- _Material for this exercise_:

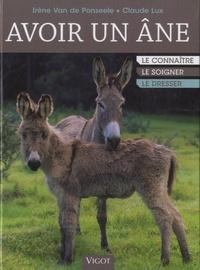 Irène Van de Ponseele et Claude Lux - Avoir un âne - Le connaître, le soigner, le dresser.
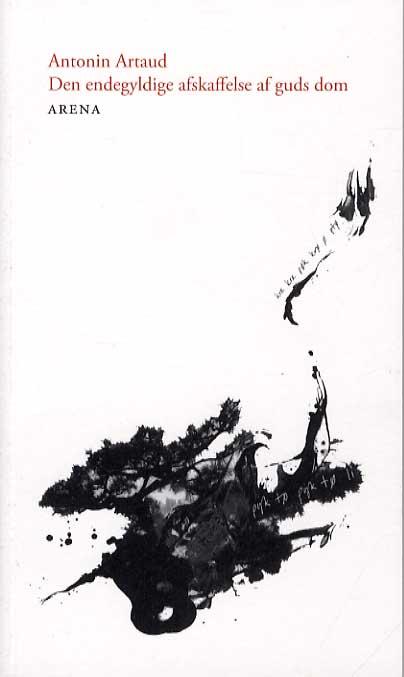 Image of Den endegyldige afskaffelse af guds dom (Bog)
--
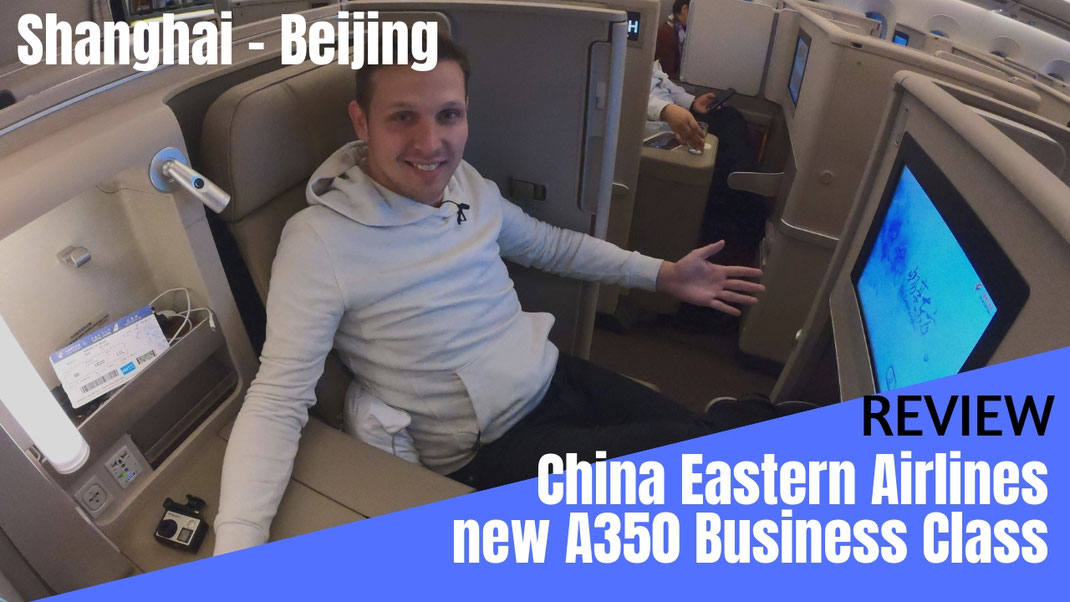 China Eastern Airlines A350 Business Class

- _Exercise objective_:
Although pictures appear among the records above, write out exactly only the lines from the one that has "Irène Van de" through the one that has "Image of Den", and leave the pictures out.

- _Solution to the problem_:
 Irène Van de Ponseele et Claude Lux - Avoir un âne - Le connaître, le soigner, le dresser.
 Image of Den endegyldige afskaffelse af guds dom (Bog)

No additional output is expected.